_AVAILABLE RECORDS_
·····

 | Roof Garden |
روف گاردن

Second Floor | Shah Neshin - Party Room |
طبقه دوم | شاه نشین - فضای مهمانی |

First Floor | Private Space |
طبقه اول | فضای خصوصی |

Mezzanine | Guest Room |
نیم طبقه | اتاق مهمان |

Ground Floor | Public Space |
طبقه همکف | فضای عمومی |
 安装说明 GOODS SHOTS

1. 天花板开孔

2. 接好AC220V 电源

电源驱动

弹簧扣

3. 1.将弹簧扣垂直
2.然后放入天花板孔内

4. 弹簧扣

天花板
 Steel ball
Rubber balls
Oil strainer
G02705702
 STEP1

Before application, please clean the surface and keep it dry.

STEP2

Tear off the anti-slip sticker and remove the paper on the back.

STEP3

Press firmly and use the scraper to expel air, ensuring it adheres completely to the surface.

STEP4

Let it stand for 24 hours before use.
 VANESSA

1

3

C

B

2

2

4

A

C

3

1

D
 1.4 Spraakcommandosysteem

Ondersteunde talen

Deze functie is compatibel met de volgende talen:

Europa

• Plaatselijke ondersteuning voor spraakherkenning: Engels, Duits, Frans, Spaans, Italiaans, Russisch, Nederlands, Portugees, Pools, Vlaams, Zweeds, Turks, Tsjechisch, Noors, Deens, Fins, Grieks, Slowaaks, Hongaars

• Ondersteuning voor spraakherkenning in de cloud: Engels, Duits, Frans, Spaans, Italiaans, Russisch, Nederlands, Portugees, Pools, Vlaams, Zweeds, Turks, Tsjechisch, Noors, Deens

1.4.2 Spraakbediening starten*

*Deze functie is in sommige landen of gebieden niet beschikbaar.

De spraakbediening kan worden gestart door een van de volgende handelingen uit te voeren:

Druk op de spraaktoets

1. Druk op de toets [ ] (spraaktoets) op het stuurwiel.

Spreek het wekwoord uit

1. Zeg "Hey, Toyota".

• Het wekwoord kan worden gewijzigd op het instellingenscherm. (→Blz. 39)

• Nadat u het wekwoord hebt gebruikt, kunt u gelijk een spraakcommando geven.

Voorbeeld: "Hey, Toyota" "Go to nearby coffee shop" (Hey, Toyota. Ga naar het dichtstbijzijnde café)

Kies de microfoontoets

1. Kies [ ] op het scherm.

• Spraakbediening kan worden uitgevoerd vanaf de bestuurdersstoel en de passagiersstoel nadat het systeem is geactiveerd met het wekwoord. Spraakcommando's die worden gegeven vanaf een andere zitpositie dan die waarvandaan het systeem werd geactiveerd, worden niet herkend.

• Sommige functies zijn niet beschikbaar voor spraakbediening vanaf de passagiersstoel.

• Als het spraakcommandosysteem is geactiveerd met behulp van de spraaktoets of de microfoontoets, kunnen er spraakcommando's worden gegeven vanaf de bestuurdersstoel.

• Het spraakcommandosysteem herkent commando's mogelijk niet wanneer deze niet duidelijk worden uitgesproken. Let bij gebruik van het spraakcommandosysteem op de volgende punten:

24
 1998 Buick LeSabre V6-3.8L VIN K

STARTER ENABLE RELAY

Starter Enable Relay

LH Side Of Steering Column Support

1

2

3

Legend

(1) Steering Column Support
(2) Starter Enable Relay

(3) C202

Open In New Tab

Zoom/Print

·····

_REQUIRED WORK_
Copy out the lines above word for word, stopping after the line containing "1. Kies [ ] op het scherm.".

_PROBLEM SOLUTION_
 | Roof Garden |
روف گاردن

Second Floor | Shah Neshin - Party Room |
طبقه دوم | شاه نشین - فضای مهمانی |

First Floor | Private Space |
طبقه اول | فضای خصوصی |

Mezzanine | Guest Room |
نیم طبقه | اتاق مهمان |

Ground Floor | Public Space |
طبقه همکف | فضای عمومی |
 安装说明 GOODS SHOTS

1. 天花板开孔

2. 接好AC220V 电源

电源驱动

弹簧扣

3. 1.将弹簧扣垂直
2.然后放入天花板孔内

4. 弹簧扣

天花板
 Steel ball
Rubber balls
Oil strainer
G02705702
 STEP1

Before application, please clean the surface and keep it dry.

STEP2

Tear off the anti-slip sticker and remove the paper on the back.

STEP3

Press firmly and use the scraper to expel air, ensuring it adheres completely to the surface.

STEP4

Let it stand for 24 hours before use.
 VANESSA

1

3

C

B

2

2

4

A

C

3

1

D
 1.4 Spraakcommandosysteem

Ondersteunde talen

Deze functie is compatibel met de volgende talen:

Europa

• Plaatselijke ondersteuning voor spraakherkenning: Engels, Duits, Frans, Spaans, Italiaans, Russisch, Nederlands, Portugees, Pools, Vlaams, Zweeds, Turks, Tsjechisch, Noors, Deens, Fins, Grieks, Slowaaks, Hongaars

• Ondersteuning voor spraakherkenning in de cloud: Engels, Duits, Frans, Spaans, Italiaans, Russisch, Nederlands, Portugees, Pools, Vlaams, Zweeds, Turks, Tsjechisch, Noors, Deens

1.4.2 Spraakbediening starten*

*Deze functie is in sommige landen of gebieden niet beschikbaar.

De spraakbediening kan worden gestart door een van de volgende handelingen uit te voeren:

Druk op de spraaktoets

1. Druk op de toets [ ] (spraaktoets) op het stuurwiel.

Spreek het wekwoord uit

1. Zeg "Hey, Toyota".

• Het wekwoord kan worden gewijzigd op het instellingenscherm. (→Blz. 39)

• Nadat u het wekwoord hebt gebruikt, kunt u gelijk een spraakcommando geven.

Voorbeeld: "Hey, Toyota" "Go to nearby coffee shop" (Hey, Toyota. Ga naar het dichtstbijzijnde café)

Kies de microfoontoets

1. Kies [ ] op het scherm.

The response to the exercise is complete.